Plagioclase is the most important mineral in the crust. It is


common in mafic igneous rock like the diabase sample
above. White elongated phenocrysts in finer basaltic
groundmass are plagioclase crystals. Black crystals
belong to pyroxene (mineral augite). Both augite and
plagioclase occur also in the fine-grained groundmass.
Large crystals formed slowly before the magma erupted
and the rest solidified rapidly. Plagioclase is so common because basaltic rocks and their metamorphic
equivalents are very widespread. Most of the oceanic crust is composed of basaltic rocks. The sample is
from Tenerife, Canary Islands. Width of sample 14 cm.

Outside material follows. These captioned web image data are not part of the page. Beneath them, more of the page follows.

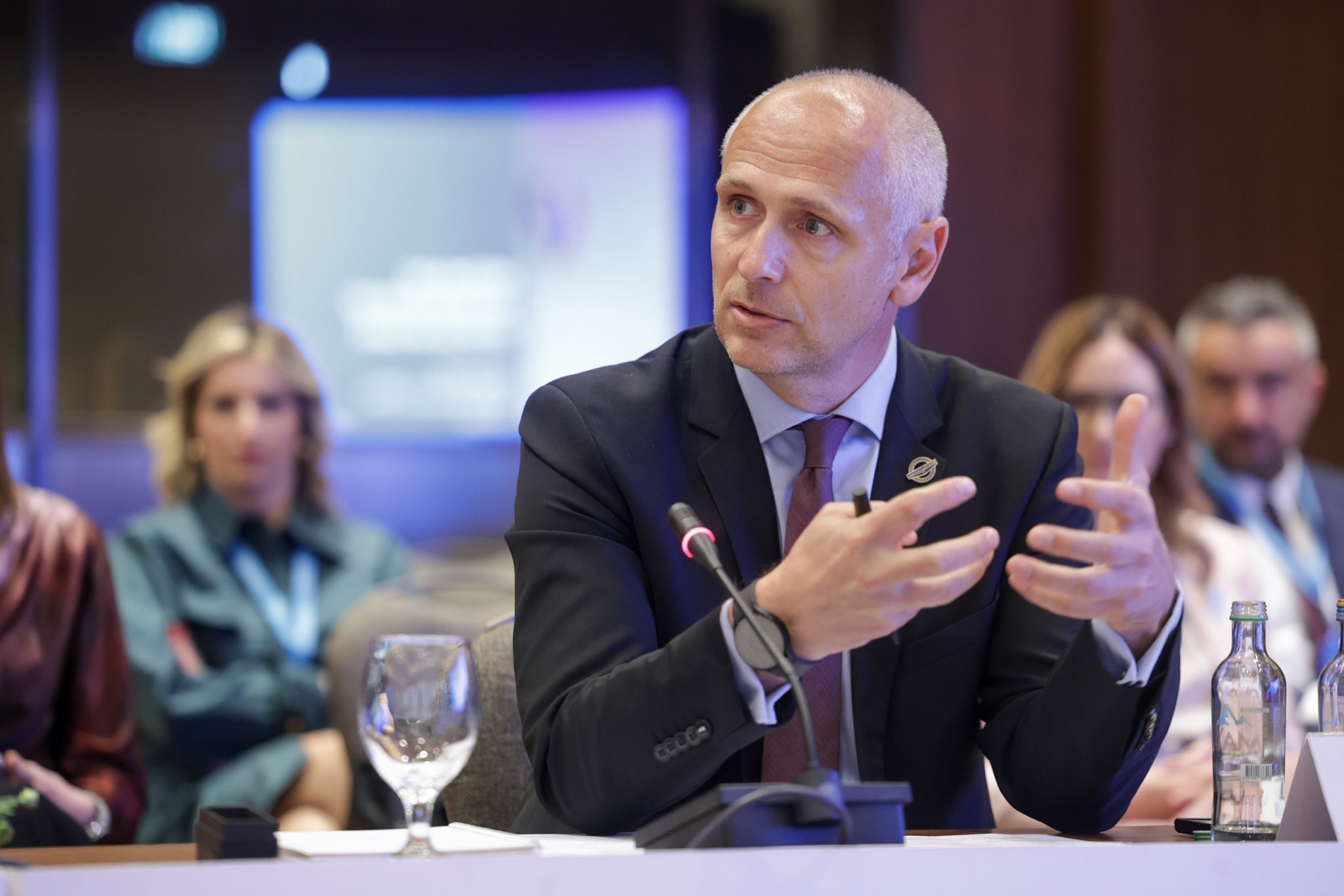 Sekretari i Përgjithshëm i RCC thekson rëndësinë e bashkëpunimit dhe besimit në Forumin e Lidhjes në Tiranë 2025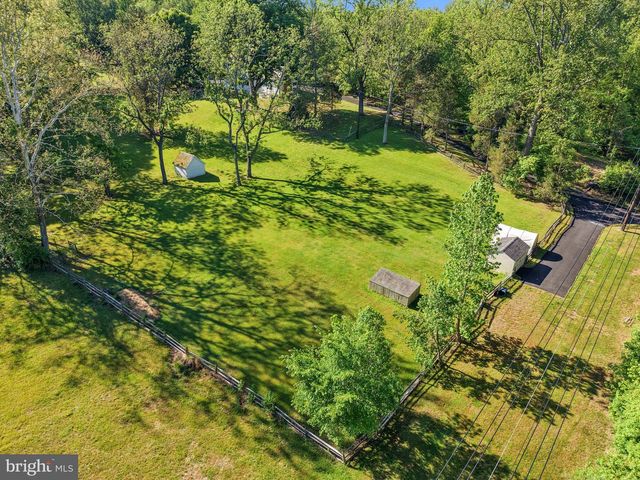8706 CRAIN HWY, Upper Marlboro, MD 20772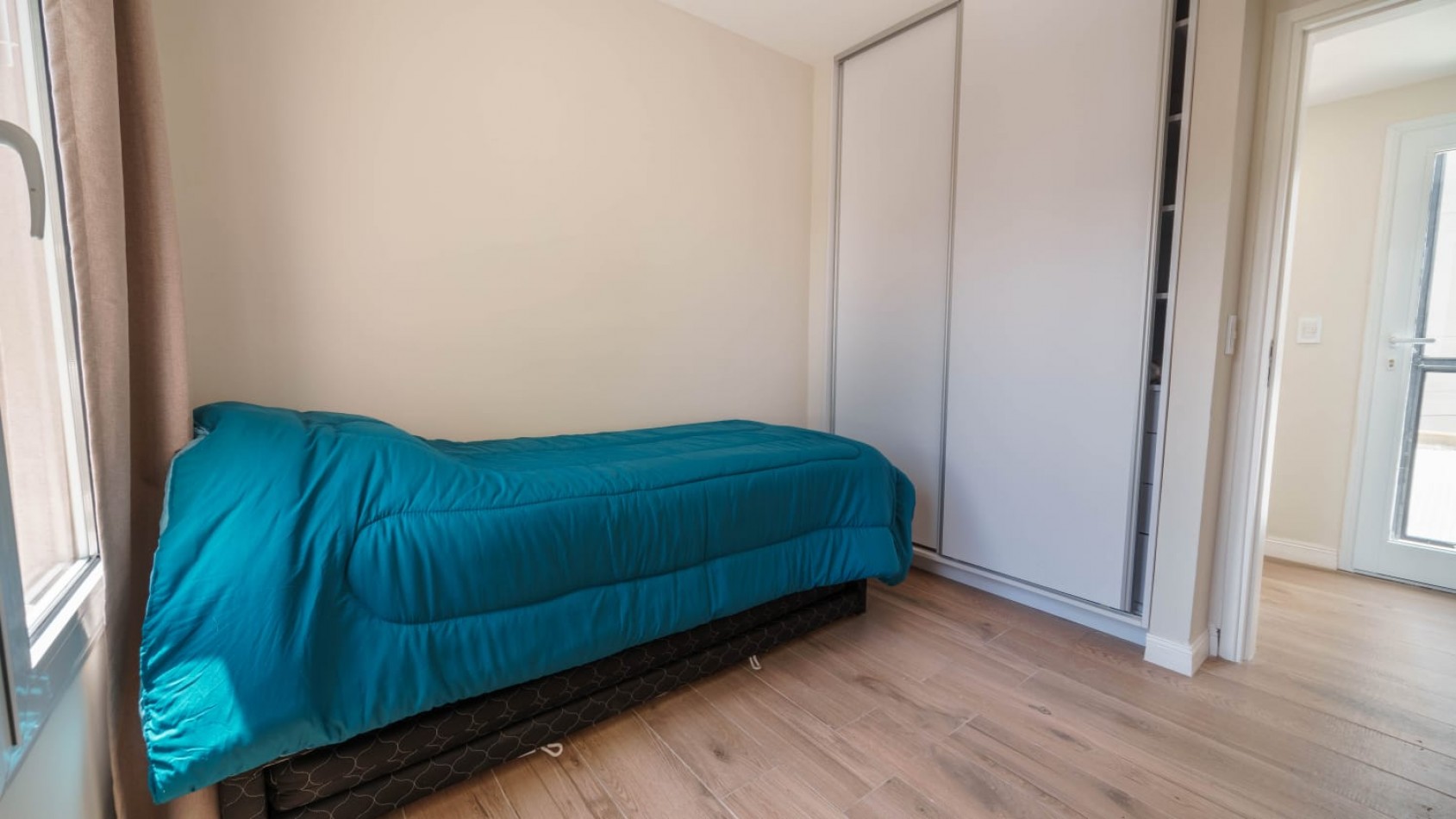 DUPLEX 4 AMBIENTES A ESTRENAR CON COCHERA, BAULERA, TERRAZA CON PARRILLA, SIN EXPENSAS EN ALDREY. APTO CREDITO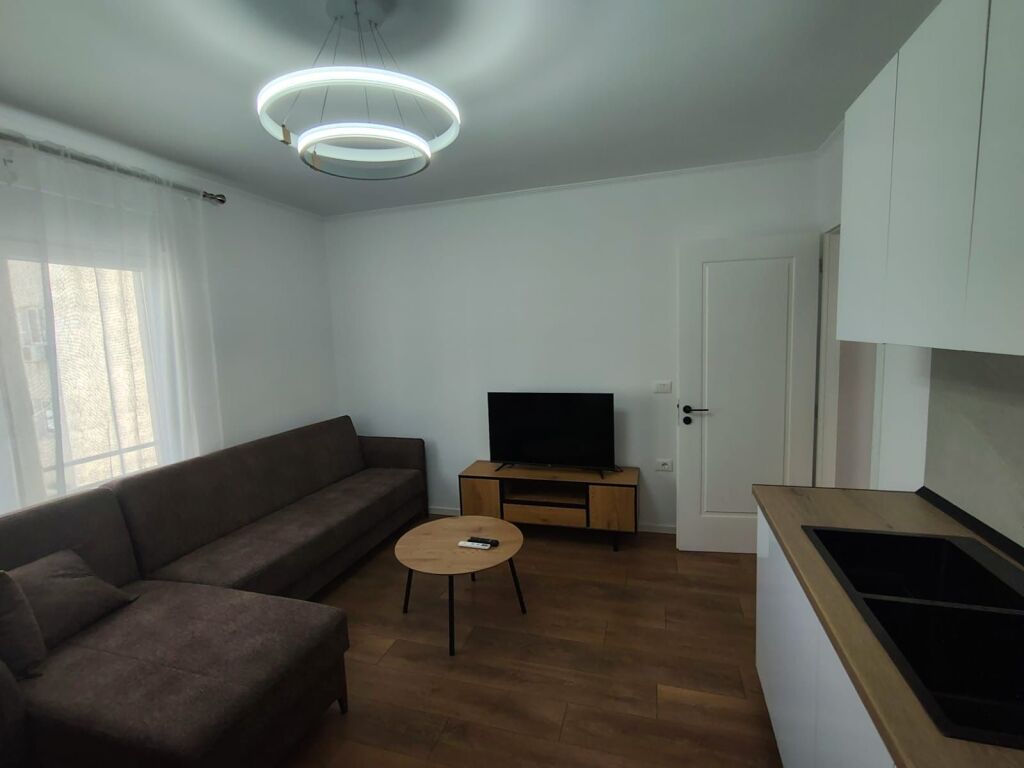 Jepet me qira 1+1 Kinostudio Te UET 500€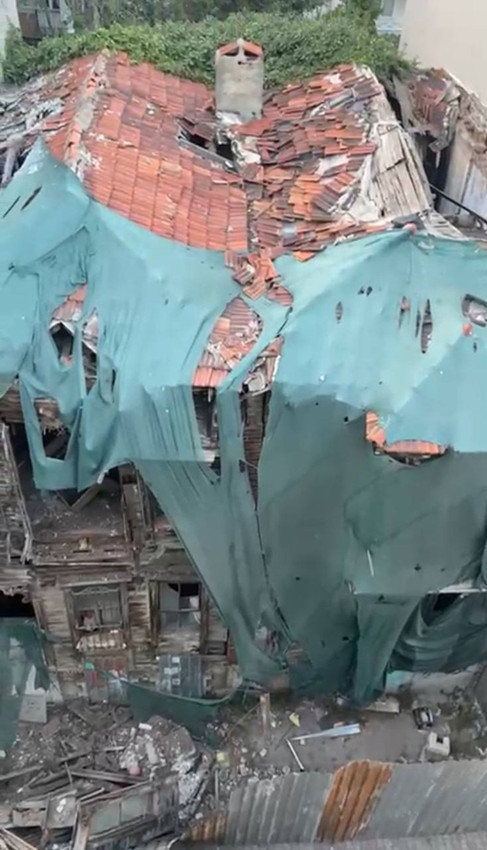 İstanbul'da 100 yıllık tarihi bina çöktü - Resim: 1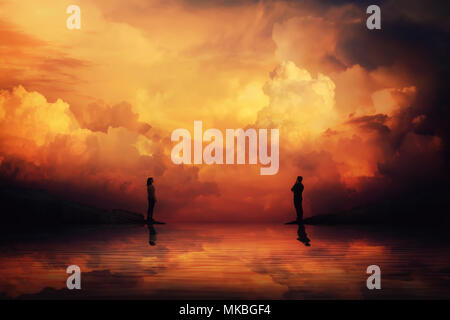 Mann und Frau stehen auf verschiedenen Seiten eines Flusses denken wie jeder andere über eine Landschaft Sonnenuntergang Hintergrund zu erreichen. Gebäude eine imaginäre Brücke Stockfoto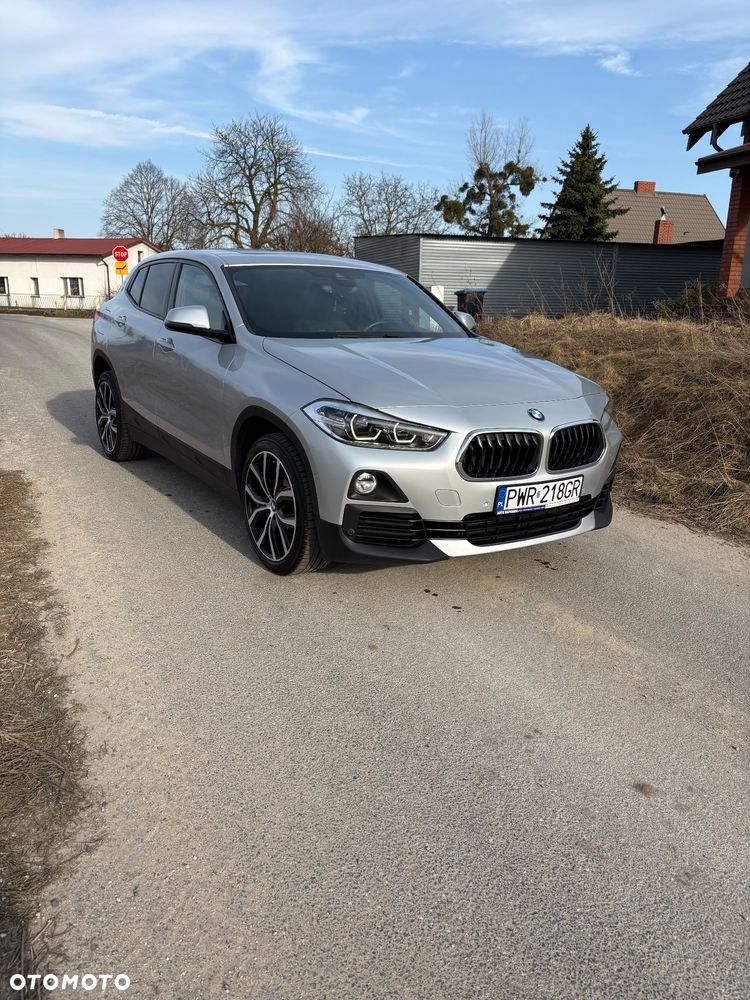 BMW X2 sDrive18d Edition M Mesh - 2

Another sample of basaltic rock but this time with lots of olivine. Olivine (green) is denser than
plagioclase and pyroxene (both are present in the groundmass) and therefore sinks to the bottom of lava
flows where olivine cumulate rocks form. This olivine basalt sample is from Oahu, Hawaii. Width of
sample 6 cm.

Clay minerals are too small to be shown individually. Even with a light microscope you will see only
mud or dust depending on whether these minerals are wet or dry. Clay minerals are silicates that are the
products of weathering of other silicate minerals, mostly feldspars. The picture was taken in a clay
quarry in Estonia.

Biotite is one of two major mica minerals. The other is light-colored muscovite. The sample is from
Evje, Norway. Width of sample 11 cm.